Omicron subvariant BA.2 circulation is rapidly increasing globally.

Aim

We evaluated the neutralising antibody response from vaccination or prior SARS-CoV-2 infection against symptomatic infection by BA.2 or other variants.

Methods

Using 50% plaque reduction neutralisation tests (PRNT), we assessed neutralising antibody titres to BA.2, wild type (WT) SARS-CoV-2 and other variants in Comirnaty or CoronaVac vaccinees, with or without prior WT-SARS-CoV-2 infection. Titres were also measured for non-vaccinees convalescing from a WT-SARS-CoV-2 infection. Neutralising antibodies in BA.2 and BA.1 breakthrough infections and in BA.2 infections affecting non-vaccinees were additionally studied.

Results

In vaccinees or prior WT-SARS-CoV-2-infected people, BA.2 and BA.1 PRNT titres were comparable but significantly (p < 10 − 5) lower than WT. In each group of 20 vaccinees with (i) three-doses of Comirnaty, (ii) two CoronaVac followed by one Comirnaty dose, or (iii) one dose of either vaccine after a WT-SARS-CoV-2 infection, ≥ 19 individuals developed detectable (PRNT titre ≥ 10) antibodies to BA.2, while only 15 of 20 vaccinated with three doses of CoronaVac did. Comirnaty vaccination elicited higher titres to BA.2 than CoronaVac.

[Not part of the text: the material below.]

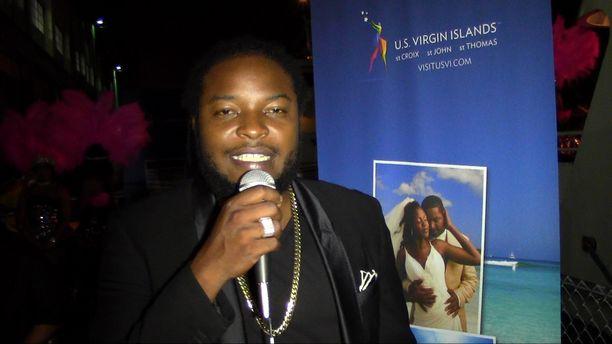 U.S. Virgin Islands Reception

In people convalescing from a WT-SARS-CoV-2 infection, a single vaccine dose induced higher BA.2 titres than three Comirnaty (p = 0.02) or CoronaVac (p = 0.00001) doses in infection-naïve individuals. BA.2 infections in previously uninfected and unvaccinated individuals elicited low (PRNT titre ≤ 80) responses with little cross-neutralisation of other variants. However, vaccinees with BA.1 or BA.2 breakthrough infections had broad cross-neutralising antibodies to WT viruses, and BA.1, BA.2, Beta and Delta variants.

Conclusions

Existing vaccines can be of help against the BA.2 subvariant.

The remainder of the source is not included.